詩・小説・批評・哲学など テーマは「世界と自分のあり方」全体です

 幸福は自らの内にあり、外側にはない、という事 




 太宰治が「チャンス」という短編で、恋愛とは要するに意志だという事を言っていた。以前から太宰は好きだったが、こういうのを見て、ますます好きになった。

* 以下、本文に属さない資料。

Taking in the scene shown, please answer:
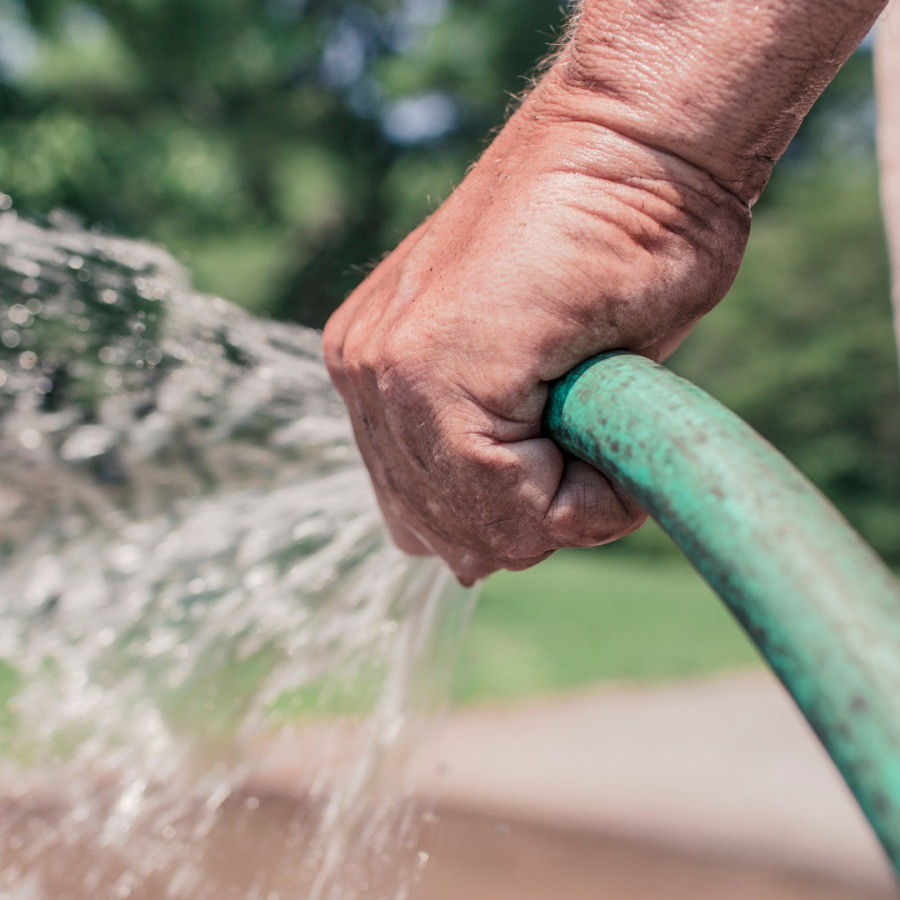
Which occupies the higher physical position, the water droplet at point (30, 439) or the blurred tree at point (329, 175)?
the water droplet at point (30, 439)

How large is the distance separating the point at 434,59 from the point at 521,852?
1207 centimetres

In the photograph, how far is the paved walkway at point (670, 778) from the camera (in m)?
4.73

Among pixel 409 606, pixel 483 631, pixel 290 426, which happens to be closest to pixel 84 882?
pixel 290 426

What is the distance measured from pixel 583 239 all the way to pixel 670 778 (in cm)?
481

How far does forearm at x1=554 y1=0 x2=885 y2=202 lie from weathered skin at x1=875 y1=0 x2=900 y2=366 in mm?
535

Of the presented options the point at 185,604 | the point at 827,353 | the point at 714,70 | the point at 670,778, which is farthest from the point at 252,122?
the point at 714,70

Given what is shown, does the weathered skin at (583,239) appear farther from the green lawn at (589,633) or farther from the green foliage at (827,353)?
the green foliage at (827,353)

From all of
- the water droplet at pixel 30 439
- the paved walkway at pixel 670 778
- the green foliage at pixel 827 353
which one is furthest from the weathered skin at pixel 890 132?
the green foliage at pixel 827 353

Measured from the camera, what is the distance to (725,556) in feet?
2.53

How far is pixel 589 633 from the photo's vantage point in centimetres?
864

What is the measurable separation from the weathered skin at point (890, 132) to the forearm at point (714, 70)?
53 centimetres

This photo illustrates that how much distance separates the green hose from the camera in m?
0.66

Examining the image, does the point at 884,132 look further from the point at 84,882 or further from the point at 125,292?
the point at 84,882

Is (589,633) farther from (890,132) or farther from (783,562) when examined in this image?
(783,562)
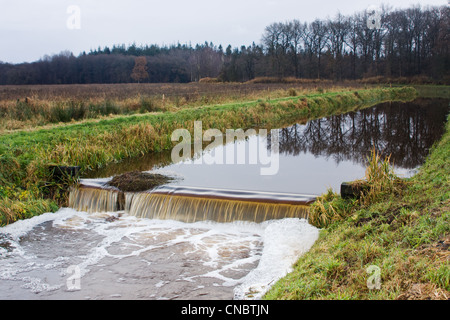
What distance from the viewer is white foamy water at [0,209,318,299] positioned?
5.47m

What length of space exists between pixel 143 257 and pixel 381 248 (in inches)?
142

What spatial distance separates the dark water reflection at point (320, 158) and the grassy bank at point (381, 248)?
198 cm

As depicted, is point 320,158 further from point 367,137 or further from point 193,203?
point 193,203

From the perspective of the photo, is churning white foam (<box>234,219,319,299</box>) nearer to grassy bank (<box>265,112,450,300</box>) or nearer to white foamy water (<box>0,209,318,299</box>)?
white foamy water (<box>0,209,318,299</box>)

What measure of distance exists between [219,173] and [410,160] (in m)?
5.95

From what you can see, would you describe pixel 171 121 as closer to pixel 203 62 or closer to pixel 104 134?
pixel 104 134

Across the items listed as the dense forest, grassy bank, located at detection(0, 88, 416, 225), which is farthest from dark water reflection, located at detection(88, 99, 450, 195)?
the dense forest

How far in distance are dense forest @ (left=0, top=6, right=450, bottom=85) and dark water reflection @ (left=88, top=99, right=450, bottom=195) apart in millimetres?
44867

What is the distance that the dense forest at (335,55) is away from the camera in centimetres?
6569

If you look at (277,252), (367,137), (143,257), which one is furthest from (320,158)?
(143,257)

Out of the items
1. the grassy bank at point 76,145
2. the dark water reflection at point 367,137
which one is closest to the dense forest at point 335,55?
the dark water reflection at point 367,137

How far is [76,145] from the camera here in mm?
11633
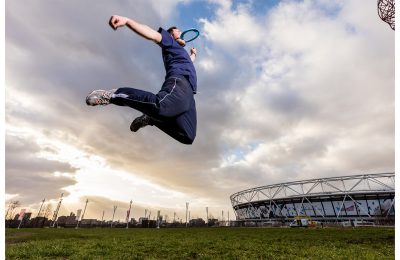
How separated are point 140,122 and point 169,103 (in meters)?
1.07

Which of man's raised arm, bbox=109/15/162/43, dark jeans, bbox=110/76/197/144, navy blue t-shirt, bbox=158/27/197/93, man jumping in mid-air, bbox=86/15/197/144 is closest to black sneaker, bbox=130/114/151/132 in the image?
man jumping in mid-air, bbox=86/15/197/144

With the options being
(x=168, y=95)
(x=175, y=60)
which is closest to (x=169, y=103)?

 最近、テレビやネットなどで、僕には馬鹿馬鹿しいとしか思えない理屈を、東大卒などの非常に頭の良い人などが言っていてびっくりしたりする。例えば「〇〇すれば、××という脳内物質が出るからいいですよ」のような理屈である。これは一見、科学的に見えるが、おそらく、そうではない。では、人間はついに、「××」という脳内物質を放出するために日頃行動するのか?という奇妙な問いが、その理屈のすぐ後に控えているからだ。しかし、ある行動をした時に、ある脳内物質が放出され、それが我々に快感を与える、というような理屈ならそれは科学者として正しいだろう。しかし、だからそれが「良いのだ」とは全く結論できないのだ。この点が、今の疑似科学者達に対して僕が一番疑わしく思っている点だ。また、同様に僕は、スピリチュアリズムについても、似たような疑問を持っている。

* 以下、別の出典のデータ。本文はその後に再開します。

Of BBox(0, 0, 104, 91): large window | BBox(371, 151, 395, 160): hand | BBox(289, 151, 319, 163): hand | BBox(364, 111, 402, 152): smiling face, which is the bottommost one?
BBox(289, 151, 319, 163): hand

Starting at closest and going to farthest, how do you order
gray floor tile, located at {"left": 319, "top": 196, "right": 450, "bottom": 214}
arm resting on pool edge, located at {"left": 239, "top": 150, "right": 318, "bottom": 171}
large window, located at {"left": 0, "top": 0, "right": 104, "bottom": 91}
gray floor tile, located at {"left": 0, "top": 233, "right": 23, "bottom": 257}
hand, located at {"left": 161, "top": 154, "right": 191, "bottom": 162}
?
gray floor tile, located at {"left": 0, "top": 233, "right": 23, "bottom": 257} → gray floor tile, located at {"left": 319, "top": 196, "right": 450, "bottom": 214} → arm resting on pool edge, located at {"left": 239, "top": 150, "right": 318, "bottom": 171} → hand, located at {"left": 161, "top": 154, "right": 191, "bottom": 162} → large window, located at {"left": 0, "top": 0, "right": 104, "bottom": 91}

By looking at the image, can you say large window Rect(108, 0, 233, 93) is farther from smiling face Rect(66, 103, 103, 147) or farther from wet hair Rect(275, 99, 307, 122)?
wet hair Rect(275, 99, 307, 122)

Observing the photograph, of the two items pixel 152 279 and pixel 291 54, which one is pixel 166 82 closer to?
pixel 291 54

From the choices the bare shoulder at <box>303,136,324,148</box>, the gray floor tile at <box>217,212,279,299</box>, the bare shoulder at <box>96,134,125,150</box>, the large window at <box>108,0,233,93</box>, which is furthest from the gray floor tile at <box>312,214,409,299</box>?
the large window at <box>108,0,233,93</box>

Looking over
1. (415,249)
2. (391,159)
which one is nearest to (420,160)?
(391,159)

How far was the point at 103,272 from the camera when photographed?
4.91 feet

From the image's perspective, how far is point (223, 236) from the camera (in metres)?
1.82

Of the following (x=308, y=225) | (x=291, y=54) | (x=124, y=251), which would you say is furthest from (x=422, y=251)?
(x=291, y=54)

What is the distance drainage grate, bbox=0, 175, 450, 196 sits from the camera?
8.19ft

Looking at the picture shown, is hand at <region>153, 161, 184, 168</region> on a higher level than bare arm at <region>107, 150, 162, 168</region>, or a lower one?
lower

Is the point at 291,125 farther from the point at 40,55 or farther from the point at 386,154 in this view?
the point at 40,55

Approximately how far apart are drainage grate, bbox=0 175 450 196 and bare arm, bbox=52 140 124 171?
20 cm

 文学とか哲学とかいう領域を歩いて行くと、人間というのは非常に奇妙なものだと心底納得する。例えば、「成功者は〇〇している」みたいな理屈に対して、文学・哲学的な領域は次のように反発する事ができる。「どうして、誰も彼もが成功したがっていると勝手に結論付けるのだ? 人間には、成功や幸福を愛するとともに、不幸や絶望を愛するという根強い精神もあるのだ。成功や快楽が良いとは、どのような価値観なのだ? そしてその価値観に基づいて、一連の唯物論的な物質の放出や離散を価値つけているというのはどういう事なのだ?」と。

 遺伝子や、ある物理法則が、我々に対して先験的に機能していると考える事はできる。しかし、だからといって、僕という個体の人生の問題が楽になるわけではない。しかし、遺伝子の解析や、物理法則の解析が、そのレベルにおいて、問題の解決となる事はあるだろうし、これまでもあった。それは人類にとって大きな恩寵であった。しかし、我々が生きている限りにおいて、苦悩しなければならないという事実は、我々がどれほどの金持ち、不老不死になったとしても、以前として確定的にあり続けるように思う。何故か。つまり、端的に言えば、それが「生きている」という事だからだ。道元は、悟りと修行は同一のものだと言ったそうだが、道元という人はそこで、悟りというものを静的で、固定的と考える事を捨てて、動的なものとして捉えようとしている。僕も全く同じように思う。つまり、人は、「例え、どこにも行くところがなくても、どこかに行かなくてならないのだ」ということだ。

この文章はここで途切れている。